Kitabı elinde sıkıca kavrayıp ayağa kalktı. Odasına kapanmak ve birkaç gün çıkmamak istedi. Aksak adımlarla odaya doğru ilerlerken kapıdaki duyduğu ses yerinde çivilenmesine sebep olmuştu.

Şimdi de beynim bana başka oyunlar oynuyor. Sanırım gerçekten deliriyorum.

Kendisine bunu söylemesine rağmen içindeki merak duygusu kabarınca kapıda durana doğru göz atma ihtiyacı hissetti.

Herşey ağır çekimde gerçekleşiyordu sanki. O'nun Dolunay'a konuşması, ardından kendisine yönelen bakışları ve büyüleyen gülümsemesi...

O yaşıyordu...

Dolunay kapıdaki yeni komşuları olan çocuğun, arkasındaki bir noktaya baktığını görünce geriye bakma ihtiyacı hissetti. Duru da aynı şekilde durmuş çocuğa bakıyordu.

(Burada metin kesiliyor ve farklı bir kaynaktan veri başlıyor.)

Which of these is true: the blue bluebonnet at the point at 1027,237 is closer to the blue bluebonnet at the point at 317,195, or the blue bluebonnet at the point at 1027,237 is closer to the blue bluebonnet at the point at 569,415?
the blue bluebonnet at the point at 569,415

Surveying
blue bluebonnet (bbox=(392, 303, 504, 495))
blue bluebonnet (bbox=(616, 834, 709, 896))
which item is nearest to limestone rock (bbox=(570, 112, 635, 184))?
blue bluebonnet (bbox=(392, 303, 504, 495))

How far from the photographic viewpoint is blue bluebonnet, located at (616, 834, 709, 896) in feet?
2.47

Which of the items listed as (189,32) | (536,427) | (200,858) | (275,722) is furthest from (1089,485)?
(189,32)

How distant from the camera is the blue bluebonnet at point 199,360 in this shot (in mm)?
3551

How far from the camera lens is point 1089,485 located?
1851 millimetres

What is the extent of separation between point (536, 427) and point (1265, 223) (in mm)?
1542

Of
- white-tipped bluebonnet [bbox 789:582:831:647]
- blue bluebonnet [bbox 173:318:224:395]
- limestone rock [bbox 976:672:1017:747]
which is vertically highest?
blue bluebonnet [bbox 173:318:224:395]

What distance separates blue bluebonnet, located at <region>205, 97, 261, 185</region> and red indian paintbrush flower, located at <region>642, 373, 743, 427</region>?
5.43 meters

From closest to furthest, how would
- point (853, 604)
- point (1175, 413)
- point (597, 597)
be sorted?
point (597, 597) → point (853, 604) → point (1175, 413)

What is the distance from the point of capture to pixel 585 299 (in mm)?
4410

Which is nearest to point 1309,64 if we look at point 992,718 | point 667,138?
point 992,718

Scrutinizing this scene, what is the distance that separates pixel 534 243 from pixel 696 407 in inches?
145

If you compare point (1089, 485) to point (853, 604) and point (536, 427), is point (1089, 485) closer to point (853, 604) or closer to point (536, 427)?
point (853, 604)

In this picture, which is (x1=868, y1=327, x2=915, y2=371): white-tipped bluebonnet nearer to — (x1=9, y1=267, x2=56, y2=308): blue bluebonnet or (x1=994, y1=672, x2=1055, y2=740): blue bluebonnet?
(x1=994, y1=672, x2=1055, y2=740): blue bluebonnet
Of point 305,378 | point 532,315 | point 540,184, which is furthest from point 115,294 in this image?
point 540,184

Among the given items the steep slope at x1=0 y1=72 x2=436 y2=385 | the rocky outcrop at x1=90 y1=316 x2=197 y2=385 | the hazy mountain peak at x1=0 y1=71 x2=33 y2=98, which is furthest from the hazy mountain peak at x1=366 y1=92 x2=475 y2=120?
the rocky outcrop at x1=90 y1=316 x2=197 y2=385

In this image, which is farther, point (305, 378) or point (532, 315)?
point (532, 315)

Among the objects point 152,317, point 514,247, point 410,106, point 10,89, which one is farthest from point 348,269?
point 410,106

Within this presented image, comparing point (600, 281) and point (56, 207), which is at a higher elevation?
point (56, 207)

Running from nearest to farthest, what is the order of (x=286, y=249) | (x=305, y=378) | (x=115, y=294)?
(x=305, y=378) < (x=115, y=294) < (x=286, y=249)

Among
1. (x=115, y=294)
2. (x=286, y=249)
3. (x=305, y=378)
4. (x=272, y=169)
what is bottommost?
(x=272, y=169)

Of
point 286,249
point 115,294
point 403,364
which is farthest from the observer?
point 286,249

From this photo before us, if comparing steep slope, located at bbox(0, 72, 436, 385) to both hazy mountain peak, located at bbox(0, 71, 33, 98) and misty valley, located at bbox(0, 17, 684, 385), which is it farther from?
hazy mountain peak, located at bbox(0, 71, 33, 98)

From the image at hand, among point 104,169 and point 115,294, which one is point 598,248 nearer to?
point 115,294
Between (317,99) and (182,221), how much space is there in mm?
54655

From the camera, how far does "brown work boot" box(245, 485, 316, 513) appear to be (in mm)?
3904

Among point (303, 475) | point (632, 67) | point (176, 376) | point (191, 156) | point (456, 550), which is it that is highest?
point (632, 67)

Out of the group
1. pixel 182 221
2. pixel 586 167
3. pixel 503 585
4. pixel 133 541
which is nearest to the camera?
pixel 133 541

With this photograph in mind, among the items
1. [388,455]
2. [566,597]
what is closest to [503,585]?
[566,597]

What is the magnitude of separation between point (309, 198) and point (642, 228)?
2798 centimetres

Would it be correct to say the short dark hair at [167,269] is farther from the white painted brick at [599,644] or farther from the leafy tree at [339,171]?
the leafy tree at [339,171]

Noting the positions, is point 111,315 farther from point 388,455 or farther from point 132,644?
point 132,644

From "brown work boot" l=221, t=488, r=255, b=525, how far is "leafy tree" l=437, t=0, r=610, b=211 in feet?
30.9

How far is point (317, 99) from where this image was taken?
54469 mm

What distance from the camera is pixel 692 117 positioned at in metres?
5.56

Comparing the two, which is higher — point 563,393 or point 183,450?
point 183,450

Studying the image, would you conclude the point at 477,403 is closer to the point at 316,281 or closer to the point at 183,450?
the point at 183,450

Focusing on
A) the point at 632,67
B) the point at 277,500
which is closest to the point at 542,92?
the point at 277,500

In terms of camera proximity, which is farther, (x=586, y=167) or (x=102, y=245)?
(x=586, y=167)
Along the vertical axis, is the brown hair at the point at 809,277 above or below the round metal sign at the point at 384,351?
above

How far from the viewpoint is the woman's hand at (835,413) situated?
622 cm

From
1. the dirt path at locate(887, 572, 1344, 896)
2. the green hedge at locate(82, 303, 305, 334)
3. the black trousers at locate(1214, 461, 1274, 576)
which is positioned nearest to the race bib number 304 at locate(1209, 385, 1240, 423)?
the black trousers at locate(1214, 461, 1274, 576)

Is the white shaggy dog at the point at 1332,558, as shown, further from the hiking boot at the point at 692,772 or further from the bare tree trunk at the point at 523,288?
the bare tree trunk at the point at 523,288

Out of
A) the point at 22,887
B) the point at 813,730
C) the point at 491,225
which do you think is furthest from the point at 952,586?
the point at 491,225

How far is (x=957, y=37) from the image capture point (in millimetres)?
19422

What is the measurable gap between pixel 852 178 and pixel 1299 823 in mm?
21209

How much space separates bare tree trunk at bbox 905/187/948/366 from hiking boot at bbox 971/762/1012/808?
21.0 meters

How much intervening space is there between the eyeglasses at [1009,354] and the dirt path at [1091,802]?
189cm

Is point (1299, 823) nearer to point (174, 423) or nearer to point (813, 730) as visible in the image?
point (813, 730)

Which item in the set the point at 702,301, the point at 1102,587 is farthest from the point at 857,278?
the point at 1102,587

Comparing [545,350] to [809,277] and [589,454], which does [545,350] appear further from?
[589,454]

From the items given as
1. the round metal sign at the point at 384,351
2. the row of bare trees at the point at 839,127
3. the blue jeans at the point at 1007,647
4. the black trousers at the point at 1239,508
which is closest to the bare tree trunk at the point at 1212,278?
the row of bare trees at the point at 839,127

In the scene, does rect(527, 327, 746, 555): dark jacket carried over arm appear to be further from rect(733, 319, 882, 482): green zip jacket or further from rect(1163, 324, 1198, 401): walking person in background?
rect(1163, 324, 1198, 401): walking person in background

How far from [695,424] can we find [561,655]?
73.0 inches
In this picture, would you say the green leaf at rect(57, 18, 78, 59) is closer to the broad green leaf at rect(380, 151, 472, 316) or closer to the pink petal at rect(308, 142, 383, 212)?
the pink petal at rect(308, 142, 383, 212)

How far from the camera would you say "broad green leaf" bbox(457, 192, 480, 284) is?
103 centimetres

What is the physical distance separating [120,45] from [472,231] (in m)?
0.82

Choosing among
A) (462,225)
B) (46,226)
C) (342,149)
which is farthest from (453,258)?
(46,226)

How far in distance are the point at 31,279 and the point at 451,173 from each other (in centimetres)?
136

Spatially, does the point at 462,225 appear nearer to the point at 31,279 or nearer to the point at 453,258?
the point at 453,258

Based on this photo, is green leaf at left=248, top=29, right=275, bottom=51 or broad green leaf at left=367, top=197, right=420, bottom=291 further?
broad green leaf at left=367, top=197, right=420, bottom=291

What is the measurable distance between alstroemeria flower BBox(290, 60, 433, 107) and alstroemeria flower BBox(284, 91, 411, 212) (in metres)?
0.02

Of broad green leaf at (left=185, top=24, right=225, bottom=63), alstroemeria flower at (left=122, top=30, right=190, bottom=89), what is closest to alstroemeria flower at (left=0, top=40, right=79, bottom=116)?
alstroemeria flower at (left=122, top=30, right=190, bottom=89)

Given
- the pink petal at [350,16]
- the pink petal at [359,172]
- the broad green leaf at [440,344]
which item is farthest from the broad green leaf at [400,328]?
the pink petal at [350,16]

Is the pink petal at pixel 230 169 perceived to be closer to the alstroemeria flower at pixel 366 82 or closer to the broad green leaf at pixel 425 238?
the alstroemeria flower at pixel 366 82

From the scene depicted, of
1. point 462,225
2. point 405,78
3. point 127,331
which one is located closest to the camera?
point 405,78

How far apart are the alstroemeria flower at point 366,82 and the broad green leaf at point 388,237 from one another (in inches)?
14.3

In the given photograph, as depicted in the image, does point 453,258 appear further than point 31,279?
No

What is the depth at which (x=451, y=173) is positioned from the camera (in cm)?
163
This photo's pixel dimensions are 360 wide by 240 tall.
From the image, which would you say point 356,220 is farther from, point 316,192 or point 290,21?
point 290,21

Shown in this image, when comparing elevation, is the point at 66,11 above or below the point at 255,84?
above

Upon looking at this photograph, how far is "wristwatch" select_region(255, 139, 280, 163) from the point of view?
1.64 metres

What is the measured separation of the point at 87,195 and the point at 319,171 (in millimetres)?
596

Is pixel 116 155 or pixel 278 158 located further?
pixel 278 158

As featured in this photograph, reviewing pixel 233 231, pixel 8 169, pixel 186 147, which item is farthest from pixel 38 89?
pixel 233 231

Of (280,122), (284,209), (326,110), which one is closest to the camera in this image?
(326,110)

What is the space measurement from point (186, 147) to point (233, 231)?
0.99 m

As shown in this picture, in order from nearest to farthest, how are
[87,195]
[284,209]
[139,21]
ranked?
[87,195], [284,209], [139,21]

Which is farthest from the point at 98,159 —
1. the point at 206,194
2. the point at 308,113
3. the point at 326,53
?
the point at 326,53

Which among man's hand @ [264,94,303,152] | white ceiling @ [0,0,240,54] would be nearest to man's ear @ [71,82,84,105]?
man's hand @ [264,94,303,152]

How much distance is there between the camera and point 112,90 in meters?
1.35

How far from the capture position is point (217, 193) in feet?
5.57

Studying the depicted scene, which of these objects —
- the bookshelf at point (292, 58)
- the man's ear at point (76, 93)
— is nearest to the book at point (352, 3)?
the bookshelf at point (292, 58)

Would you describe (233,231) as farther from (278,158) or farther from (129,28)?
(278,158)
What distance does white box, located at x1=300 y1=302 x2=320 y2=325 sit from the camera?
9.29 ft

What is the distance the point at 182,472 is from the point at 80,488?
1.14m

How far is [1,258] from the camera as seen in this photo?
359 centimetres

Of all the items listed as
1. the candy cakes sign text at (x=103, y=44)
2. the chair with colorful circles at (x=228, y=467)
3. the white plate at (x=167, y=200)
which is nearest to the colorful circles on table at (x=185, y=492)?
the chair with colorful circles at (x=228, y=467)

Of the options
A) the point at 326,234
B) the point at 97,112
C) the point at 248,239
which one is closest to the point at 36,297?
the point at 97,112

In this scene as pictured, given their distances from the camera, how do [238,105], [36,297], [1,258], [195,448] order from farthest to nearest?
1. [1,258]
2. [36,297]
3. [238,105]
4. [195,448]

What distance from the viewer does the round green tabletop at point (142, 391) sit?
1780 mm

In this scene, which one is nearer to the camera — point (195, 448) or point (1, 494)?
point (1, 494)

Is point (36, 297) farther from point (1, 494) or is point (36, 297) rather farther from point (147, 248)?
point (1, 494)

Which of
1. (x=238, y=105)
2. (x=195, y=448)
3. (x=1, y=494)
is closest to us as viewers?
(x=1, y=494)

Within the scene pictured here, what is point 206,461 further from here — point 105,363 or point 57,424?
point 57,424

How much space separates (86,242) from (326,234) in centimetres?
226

"Ah bu benim arkadaşım Duru. Siz tanışmadınız henüz değil mi?"

Dolunay Duru'ya dönüp kendisini tanıtması için bekledi ama onda herhangi bir tepki yoktu. Hala aynı şekilde dikiliyordu.

"Selam Duru. Ben Egemen, yeni komşunuzum. Daha doğrusu kuzenlerimle birlikte taşındık. Umarım iyi geçiniriz."

Elini öne doğru uzattı ama boşta kalınca ensesine götürdü. Tekrardan gülümseyip konuşmaya başladı.

"Şey, neyse tekrardan tornavida için teşekkür ederim."

Sonra arkasını döndü ve karşı daireye girdi. Dolunay kapıyı örtüp kapıya yaslandı ve kollarını göğsünde kavuşturdu.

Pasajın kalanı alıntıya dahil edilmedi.